_Text shown:_
You end almost all of your talks with a few words about how people must organize and change never comes easily. But you don’t go beyond that. When you give lectures, you talk for more than an hour, and then right at the end there’s a coda of a few minutes, in which you say: “You can change things. Thank you.” And it’s over. People are sometimes left aghast.

Yes. “Tell us how to do it.” Nobody can tell you how to do it. Nobody has ever been able to tell you. Saul Alinsky can give you some tricks for organizing a community, but that’s not very much. Nothing you couldn’t figure out for yourself in five minutes if you set yourself to it.

Furthermore, nobody from the outside can tell you what to do, because you’re the one who knows the circumstances in which you live. You know what the options are. You know what can be done. You know who you are, what you’re willing to undertake, how much commitment and engagement you’re prepared to devote. Nobody can devote 100 percent of their time to political activism. So you’re the one who has to decide. There’s just no way out of that dilemma. You can’t expect to find some savior coming from the outside and telling you, “Here’s what you ought to do.” That was true at every point in the past, and it’s still true.

_Given task:_
Pick up the interview on political activism after its last sentence and write the next passage in the same voice.

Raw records

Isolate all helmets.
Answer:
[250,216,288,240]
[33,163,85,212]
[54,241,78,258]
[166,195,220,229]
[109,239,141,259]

_The answer:_
You travel so much, and when you’re at home, you work incessantly. Do you reflect on your remarkable journey and the roads taken or not taken?

Not much. If I’m asked, I can think of things I should have done that I didn’t do, but you go on. It’s the normal way of life.

Do you ever feel like simply retiring and leaving all these political headaches to others to worry about?

It’s going to happen pretty soon, whether I choose to or not.